# Text passage start
In terms of making your notebook live on the interwebs, say on a github pages site- the default pykwiki settings (see the config.yaml file) work out-of-the-box if and only if you move the static files generated (in the docroot folder) to the root of the domain (or subdomain). Ie, http://shawngraham.github.io works out of the box, but shawngraham.github.io/example-folder does not. This location: example-pykwiki-notebook.example.com would also work (ie a subdomain). To get folder paths to work, you have to update the config.yaml’s ‘web_prefix’ settings- see http://shawngraham.github.io/weprefix.html .

ppps the files I have up at the moment come from an earlier experiment with mdwiki as an open notebook solution. They are currently horrible because they’ve undergone some nasty translations back and forth across scrivener on mac and windows, an android device, and a few other tortured byways. I’m in the process of cleaning them up, crosslinking them, and tagging them, which has the virtue of reminding me what I’ve written and what I was thinking about a year ago. Incidentally, I set up the ‘source’ folder to be its own repository on my github, so I have two repos – the one that serves the generated site, the other that has the clean .md files. These latter I could copy into a scrivener project, and use them to begin writing. Win!
# Text passage end
#### Exercises to complete:
a - Answer these questions from the pykwiki notebook text, one per line:
(i) Which setting in the config.yaml file has to be updated to make folder paths work?
(ii) The files currently up came from an earlier experiment with which open notebook solution?
(iii) How many repos does the writer have on github?
b - Copy the pykwiki notebook text word for word, everything from "ppps the files" down to "begin writing. Win!".
The material that follows is separate from the text above.
# Dataset extract start
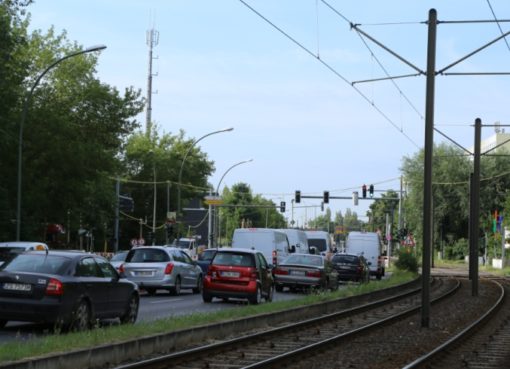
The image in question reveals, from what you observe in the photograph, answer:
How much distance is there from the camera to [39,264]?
# Dataset extract end
#### Task-by-task solutions:
a -
(i) The 'web_prefix' setting
(ii) mdwiki
(iii) Two

b -
ppps the files I have up at the moment come from an earlier experiment with mdwiki as an open notebook solution. They are currently horrible because they’ve undergone some nasty translations back and forth across scrivener on mac and windows, an android device, and a few other tortured byways. I’m in the process of cleaning them up, crosslinking them, and tagging them, which has the virtue of reminding me what I’ve written and what I was thinking about a year ago. Incidentally, I set up the ‘source’ folder to be its own repository on my github, so I have two repos – the one that serves the generated site, the other that has the clean .md files. These latter I could copy into a scrivener project, and use them to begin writing. Win!